▸ Task description:
Reproduce the abstract below on the diabetes self-management trial, word for word and in full.

*** Opening Excerpted text ***

General & Internal Medicine Health Care Sciences & Services Life Sciences & Biomedicine Medicine, General & Internal Science & Technology
BACKGROUND: Lower socioeconomic status is associated with excess disease burden from diabetes. Diabetes self-management support interventions are needed that are effective in engaging lower income patients, addressing competing life priorities and barriers to self-care, and facilitating behavior change.
OBJECTIVE: To pilot test feasibility, acceptability, and effect on disease control of a problem-based diabetes self-management training adapted for low literacy and accessibility.
DESIGN: Two-arm randomized controlled trial powered to detect a 0.50% change in A1C at follow-up with a 2-sided alpha of 0.05 in a pooled analysis.

*** Closing Excerpted text ***
*** Opening Data extract ***

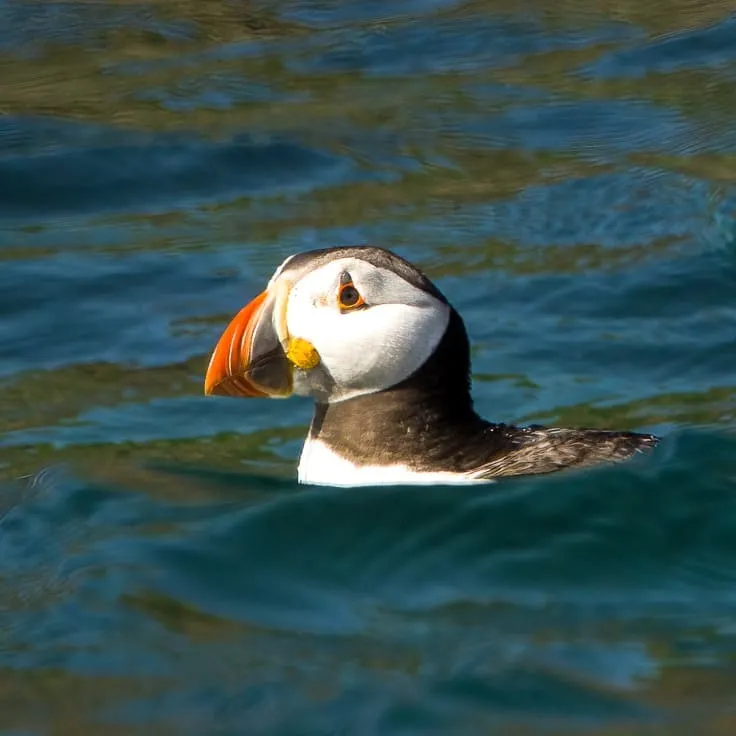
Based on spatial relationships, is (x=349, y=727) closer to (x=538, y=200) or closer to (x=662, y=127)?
(x=538, y=200)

*** Closing Data extract ***

▸ Solution:
General & Internal Medicine Health Care Sciences & Services Life Sciences & Biomedicine Medicine, General & Internal Science & Technology
BACKGROUND: Lower socioeconomic status is associated with excess disease burden from diabetes. Diabetes self-management support interventions are needed that are effective in engaging lower income patients, addressing competing life priorities and barriers to self-care, and facilitating behavior change.
OBJECTIVE: To pilot test feasibility, acceptability, and effect on disease control of a problem-based diabetes self-management training adapted for low literacy and accessibility.
DESIGN: Two-arm randomized controlled trial powered to detect a 0.50% change in A1C at follow-up with a 2-sided alpha of 0.05 in a pooled analysis.